[Activity]: All lines in the records below from the line with "Apex Air Gloves — Black" through the line with "Samurai Museum Berlin" are to be given again exactly, both ends included; the pictures are to be left out.

++++ Data for analysis ++++

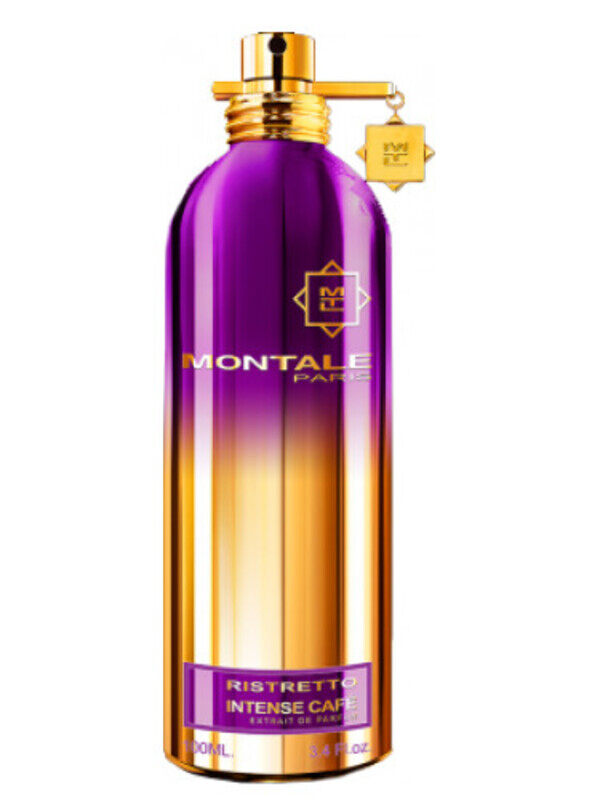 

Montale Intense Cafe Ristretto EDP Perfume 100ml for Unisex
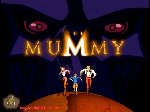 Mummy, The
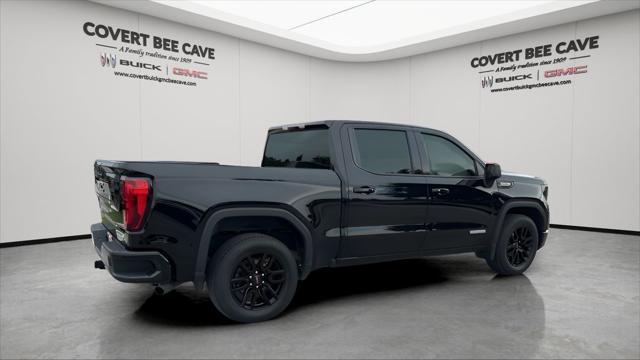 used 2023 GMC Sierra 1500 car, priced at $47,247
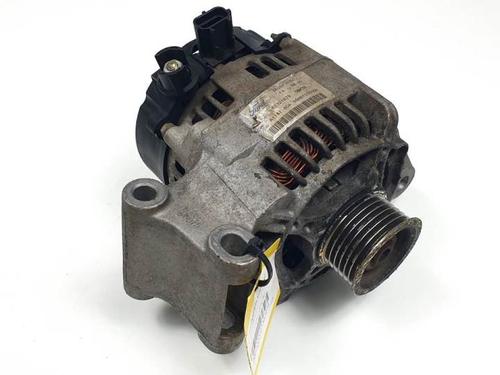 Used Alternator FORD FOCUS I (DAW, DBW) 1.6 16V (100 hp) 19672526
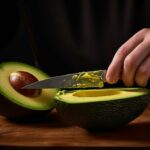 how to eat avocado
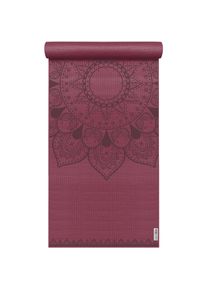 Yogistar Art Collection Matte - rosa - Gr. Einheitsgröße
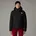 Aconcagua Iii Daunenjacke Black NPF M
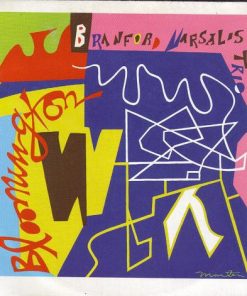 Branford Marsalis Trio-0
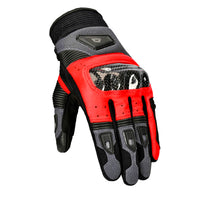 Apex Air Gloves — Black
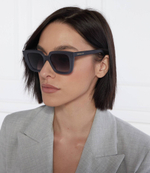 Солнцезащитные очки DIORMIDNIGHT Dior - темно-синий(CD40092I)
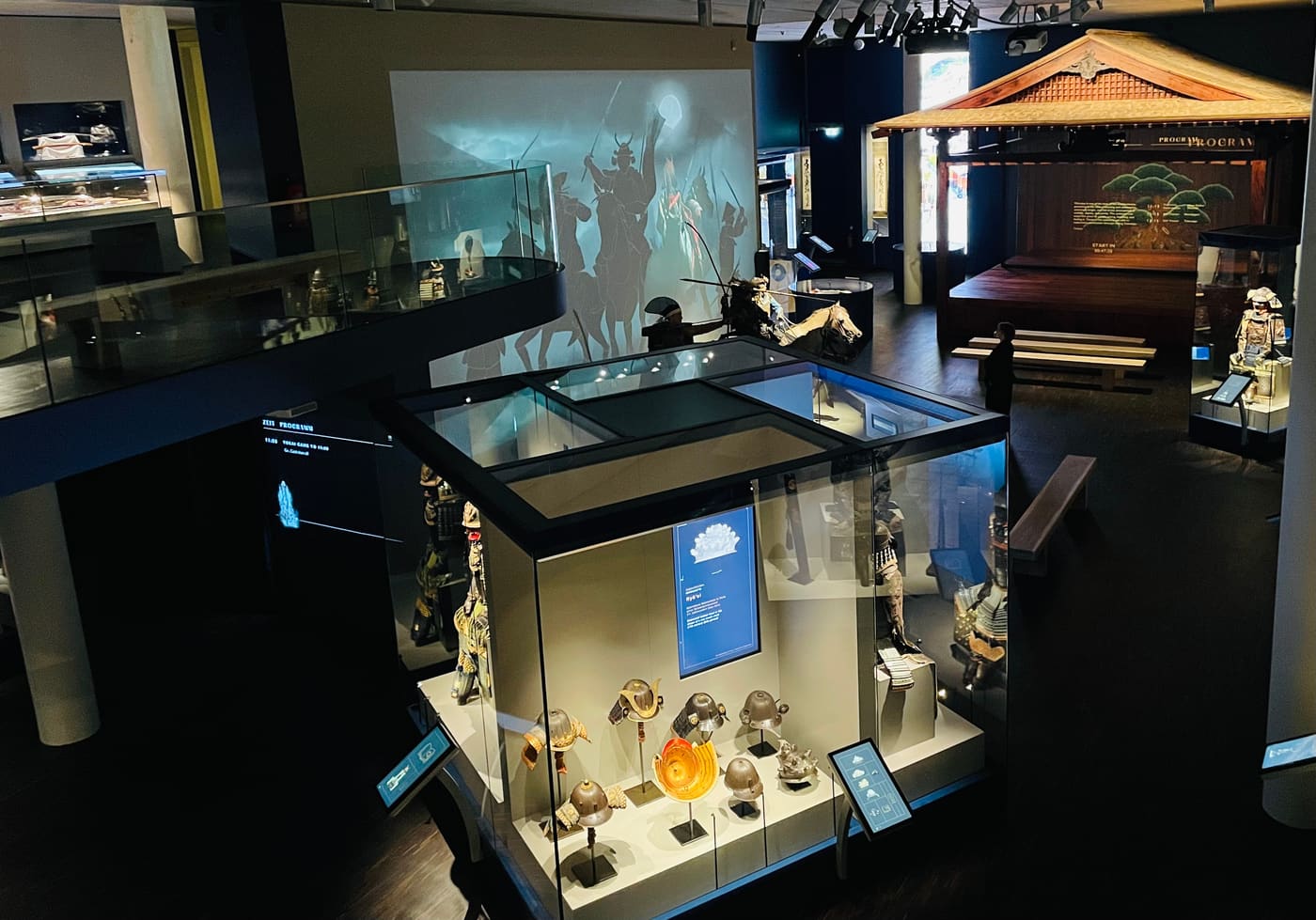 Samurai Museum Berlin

++++
++++ Data for analysis ++++

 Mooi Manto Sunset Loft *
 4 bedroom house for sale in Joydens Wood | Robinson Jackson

++++

[Solution to the exercise]:
 Apex Air Gloves — Black
 Солнцезащитные очки DIORMIDNIGHT Dior - темно-синий(CD40092I)
 Samurai Museum Berlin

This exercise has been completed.